▸ **STATED GOAL**
Copy out the entries below word for word, leaving out the pictures.

#####

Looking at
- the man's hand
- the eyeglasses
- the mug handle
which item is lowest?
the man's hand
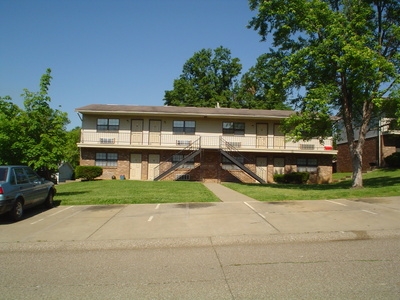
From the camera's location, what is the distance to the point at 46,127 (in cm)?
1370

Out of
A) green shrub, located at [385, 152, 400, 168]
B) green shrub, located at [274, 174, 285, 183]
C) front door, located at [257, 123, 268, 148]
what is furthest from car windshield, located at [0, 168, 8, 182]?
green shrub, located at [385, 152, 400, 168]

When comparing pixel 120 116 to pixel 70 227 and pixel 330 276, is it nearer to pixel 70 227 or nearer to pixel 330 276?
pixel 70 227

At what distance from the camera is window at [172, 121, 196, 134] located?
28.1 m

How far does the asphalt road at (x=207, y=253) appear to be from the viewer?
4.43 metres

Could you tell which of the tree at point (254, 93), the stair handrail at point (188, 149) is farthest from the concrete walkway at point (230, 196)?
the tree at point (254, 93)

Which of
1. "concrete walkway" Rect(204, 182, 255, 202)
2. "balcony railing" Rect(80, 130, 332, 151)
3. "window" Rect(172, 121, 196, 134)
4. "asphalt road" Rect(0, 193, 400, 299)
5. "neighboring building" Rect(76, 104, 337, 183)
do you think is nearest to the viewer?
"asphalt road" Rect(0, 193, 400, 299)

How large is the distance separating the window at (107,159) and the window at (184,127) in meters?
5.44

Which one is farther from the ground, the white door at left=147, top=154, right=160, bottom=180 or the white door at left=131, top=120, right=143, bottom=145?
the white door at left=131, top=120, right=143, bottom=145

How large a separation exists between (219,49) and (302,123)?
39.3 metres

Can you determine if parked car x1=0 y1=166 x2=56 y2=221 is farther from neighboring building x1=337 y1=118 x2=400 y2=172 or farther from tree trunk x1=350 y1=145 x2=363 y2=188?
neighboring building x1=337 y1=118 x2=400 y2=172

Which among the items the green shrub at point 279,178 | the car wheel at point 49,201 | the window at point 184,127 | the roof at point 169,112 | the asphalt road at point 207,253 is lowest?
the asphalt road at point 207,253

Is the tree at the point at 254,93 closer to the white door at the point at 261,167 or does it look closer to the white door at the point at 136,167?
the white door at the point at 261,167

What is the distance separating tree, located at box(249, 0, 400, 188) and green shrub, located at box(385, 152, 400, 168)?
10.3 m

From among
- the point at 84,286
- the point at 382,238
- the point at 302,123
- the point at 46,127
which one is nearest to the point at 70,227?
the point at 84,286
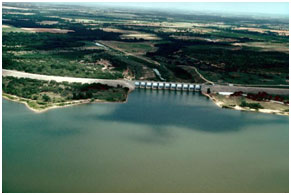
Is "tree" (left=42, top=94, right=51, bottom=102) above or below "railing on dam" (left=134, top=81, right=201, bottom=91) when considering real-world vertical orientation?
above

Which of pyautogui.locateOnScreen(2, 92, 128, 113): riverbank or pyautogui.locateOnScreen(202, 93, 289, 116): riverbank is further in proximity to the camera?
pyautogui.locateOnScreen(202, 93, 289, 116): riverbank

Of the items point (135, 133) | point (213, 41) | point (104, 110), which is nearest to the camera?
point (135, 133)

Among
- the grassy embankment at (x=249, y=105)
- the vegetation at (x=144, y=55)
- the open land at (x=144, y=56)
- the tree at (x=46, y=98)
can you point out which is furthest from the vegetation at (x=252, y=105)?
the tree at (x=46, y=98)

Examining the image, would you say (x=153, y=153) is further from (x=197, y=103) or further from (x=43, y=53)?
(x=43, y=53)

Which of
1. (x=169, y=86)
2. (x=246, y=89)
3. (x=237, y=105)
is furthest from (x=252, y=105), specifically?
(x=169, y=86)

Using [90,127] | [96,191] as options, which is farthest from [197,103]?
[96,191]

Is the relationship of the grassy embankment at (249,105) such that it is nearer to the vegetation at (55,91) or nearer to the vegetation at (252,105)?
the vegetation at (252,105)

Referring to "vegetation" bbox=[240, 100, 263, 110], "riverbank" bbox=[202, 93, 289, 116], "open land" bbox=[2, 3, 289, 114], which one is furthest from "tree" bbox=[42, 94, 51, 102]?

#####

▸ **THE RESPONSE**
Looking at
- the man's hand
- the eyeglasses
- the mug handle
which item is lowest?
the man's hand
From the camera's location, what is the distance to the point at 46,127 (in cm)?
1370

Out of
A) green shrub, located at [385, 152, 400, 168]
B) green shrub, located at [274, 174, 285, 183]
C) front door, located at [257, 123, 268, 148]
what is furthest from car windshield, located at [0, 168, 8, 182]?
green shrub, located at [385, 152, 400, 168]

When comparing pixel 120 116 to pixel 70 227 and pixel 330 276, is it nearer to pixel 70 227 or nearer to pixel 330 276?
pixel 70 227

At what distance from the camera is window at [172, 121, 196, 134] located?
28.1 m

How far does the asphalt road at (x=207, y=253) appear to be from the viewer?
4.43 metres

Could you tell which of the tree at point (254, 93), the stair handrail at point (188, 149) is farthest from the concrete walkway at point (230, 196)?
the tree at point (254, 93)

Which of
1. "concrete walkway" Rect(204, 182, 255, 202)
2. "balcony railing" Rect(80, 130, 332, 151)
3. "window" Rect(172, 121, 196, 134)
4. "asphalt road" Rect(0, 193, 400, 299)
5. "neighboring building" Rect(76, 104, 337, 183)
do you think is nearest to the viewer?
"asphalt road" Rect(0, 193, 400, 299)

How large is the distance separating the window at (107,159) and the window at (184,127) in meters?
5.44

Which one is farther from the ground, the white door at left=147, top=154, right=160, bottom=180 or the white door at left=131, top=120, right=143, bottom=145?
the white door at left=131, top=120, right=143, bottom=145

How large a separation exists between (219,49) and (302,123)?
39.3 metres

Can you determine if parked car x1=0 y1=166 x2=56 y2=221 is farther from neighboring building x1=337 y1=118 x2=400 y2=172 or farther from tree trunk x1=350 y1=145 x2=363 y2=188?
neighboring building x1=337 y1=118 x2=400 y2=172

Which among the items the green shrub at point 279,178 | the car wheel at point 49,201 | the window at point 184,127 | the roof at point 169,112 | the asphalt road at point 207,253 is lowest?
the asphalt road at point 207,253

Is the tree at the point at 254,93 closer to the white door at the point at 261,167 or does it look closer to the white door at the point at 136,167?
the white door at the point at 261,167

What is the distance separating tree, located at box(249, 0, 400, 188) and green shrub, located at box(385, 152, 400, 168)?
10.3 m

From among
- the point at 84,286
- the point at 382,238
- the point at 302,123
- the point at 46,127
which one is nearest to the point at 70,227?
the point at 84,286
Is "tree" (left=42, top=94, right=51, bottom=102) above or below "railing on dam" (left=134, top=81, right=201, bottom=91) when considering real-world vertical orientation?
above

Which of pyautogui.locateOnScreen(2, 92, 128, 113): riverbank or pyautogui.locateOnScreen(202, 93, 289, 116): riverbank is further in proximity to the camera?
pyautogui.locateOnScreen(202, 93, 289, 116): riverbank

Of the items point (135, 133) | point (213, 41) | point (104, 110), which is nearest to the camera?
point (135, 133)

Among
- the grassy embankment at (x=249, y=105)
- the vegetation at (x=144, y=55)
- the open land at (x=144, y=56)
- the tree at (x=46, y=98)
can you point out which is furthest from the vegetation at (x=252, y=105)?
the tree at (x=46, y=98)

Examining the image, would you say (x=153, y=153) is further from (x=197, y=103) or further from (x=43, y=53)?
(x=43, y=53)

Which of
1. (x=169, y=86)
2. (x=246, y=89)
3. (x=237, y=105)
is furthest from (x=252, y=105), specifically?
(x=169, y=86)

Using [90,127] | [96,191] as options, which is farthest from [197,103]?
[96,191]

Is the relationship of the grassy embankment at (249,105) such that it is nearer to the vegetation at (55,91) or nearer to the vegetation at (252,105)?
the vegetation at (252,105)

Referring to "vegetation" bbox=[240, 100, 263, 110], "riverbank" bbox=[202, 93, 289, 116], "open land" bbox=[2, 3, 289, 114], which one is furthest from "tree" bbox=[42, 94, 51, 102]?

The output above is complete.